# Grave Digger Tutorial



## S L A M (Apr 14, 2014)

I'm using the term "tutorial" very loosely. I show the guts but not really a step by step. Hope you all enjoy!


----------



## Dead Things (Apr 4, 2009)

Great idea, really cool movement. I love that mask.


----------



## Lizzyborden (Sep 7, 2012)

I love the movement too! Nice work.


----------



## Bone Dancer (Oct 7, 2005)

Nicely done, great action. Where did you get the mask from?


----------



## Mr_Chicken (Nov 26, 2008)

That's awesome.


----------



## S L A M (Apr 14, 2014)

Bone Dancer said:


> Nicely done, great action. Where did you get the mask from?

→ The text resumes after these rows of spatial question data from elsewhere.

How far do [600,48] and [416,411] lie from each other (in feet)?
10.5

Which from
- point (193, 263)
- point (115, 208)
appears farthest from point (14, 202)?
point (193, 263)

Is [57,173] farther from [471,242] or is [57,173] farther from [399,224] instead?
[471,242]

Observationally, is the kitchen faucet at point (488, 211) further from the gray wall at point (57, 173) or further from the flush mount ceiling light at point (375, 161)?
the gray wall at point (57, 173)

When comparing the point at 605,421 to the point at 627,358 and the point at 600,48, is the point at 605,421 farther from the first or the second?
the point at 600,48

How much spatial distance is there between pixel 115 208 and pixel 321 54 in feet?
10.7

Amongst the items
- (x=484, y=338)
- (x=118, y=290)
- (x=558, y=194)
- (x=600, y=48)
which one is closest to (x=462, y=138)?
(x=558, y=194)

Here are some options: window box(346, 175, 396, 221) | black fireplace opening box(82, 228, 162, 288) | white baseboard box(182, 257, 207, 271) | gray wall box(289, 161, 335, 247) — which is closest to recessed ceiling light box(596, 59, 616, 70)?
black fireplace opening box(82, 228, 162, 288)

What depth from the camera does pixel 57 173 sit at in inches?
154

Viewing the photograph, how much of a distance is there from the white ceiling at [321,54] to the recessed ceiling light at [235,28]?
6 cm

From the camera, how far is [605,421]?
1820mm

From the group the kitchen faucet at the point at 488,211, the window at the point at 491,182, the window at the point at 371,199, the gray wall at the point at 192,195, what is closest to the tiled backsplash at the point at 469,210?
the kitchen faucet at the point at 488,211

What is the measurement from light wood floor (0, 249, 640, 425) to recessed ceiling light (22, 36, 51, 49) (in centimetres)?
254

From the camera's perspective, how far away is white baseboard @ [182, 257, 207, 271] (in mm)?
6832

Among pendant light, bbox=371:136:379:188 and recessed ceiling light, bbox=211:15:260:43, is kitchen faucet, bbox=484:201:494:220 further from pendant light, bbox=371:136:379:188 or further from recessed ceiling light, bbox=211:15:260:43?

Thanks BD! I got lucky and found an auction on eBay but I know FrightProps has it: http://www.frightprops.com/catalogsearch/result/?cx=012606635217875011716%3Aayoyse_zzns&ie=UTF-8&num=20&current_page=0&cof=FORID%3A10&q=uncle+creepy&sa=


----------



## Bone Dancer (Oct 7, 2005)

Thanks, maybe I can get lucky on ebay too.


----------



## The Halloween Lady (Aug 18, 2010)

Suhweeeet! Loved it!


----------



## Headless (Sep 4, 2011)

Nice job!


----------